More We Can Learn from Jordan Spieth

(excerpts from NYTimes “Jordan Spieth Reassesses a Career Path From the Top, Where Time Is Short” 8-24-15)

Megastar golfer Jordan Spieth was asked to address a bevy of young archers as he was preparing for the FedEx Championship series to begin. He gave what adults would call sound advice. (Mr. Spieth just turned 22.) For example, he advised the youngsters not to cut short their education, as he did.

“‘It wasn’t the smartest choice that I made,’ Spieth said, referring to his decision to drop out of the University of Texas early in his sophomore year to turn pro. ‘I got lucky, and it ended up working out.’

“He cautioned against focusing only on one sport before one’s teenage years. ‘Until I was 12 or 13, I played more baseball than I did golf,’ he said. Spieth mentioned that he had also played football, basketball and soccer. As a result, he said, ‘I learned how to be a teammate, learned how to fall in love with golf as an athlete who plays golf versus being a golfer who tries to be an athlete.’

“Spieth ultimately chose golf, he said, because he was good at it but also because he was an adrenaline junkie who viewed contending in a major on a Sunday as the next-best thing to a free fall to earth lasting two hours.

‘Your blood starts running; you get nervous; you get the adrenaline,” Spieth said. ‘For golf, when that comes up, that exhilarating factor, you have to learn to control that for an extended period of time.’

He added, ‘I’d be somebody who’d go jump out of an airplane because it would get your heart rate going.’ He smiled and said: ‘I don’t recommend that, by the way. For me, the fact you can keep feeling that, learn how to control it and use it to your advantage, that’s something I didn’t find in any other sport.’”

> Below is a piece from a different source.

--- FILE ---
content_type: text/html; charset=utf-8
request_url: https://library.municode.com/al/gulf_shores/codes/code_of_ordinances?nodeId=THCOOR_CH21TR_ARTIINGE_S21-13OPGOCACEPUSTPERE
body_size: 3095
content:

In other words, young Mr. Spieth went into competitive golf because nerves from performance pressure were there. And watching golf, like watching archery, is the sporting equivalent of watching paint dry. They are not what most people would think of as a sport for adrenaline junkies. And we thought competition nerves were a negative factor! Maybe we ought to start viewing them into a positive!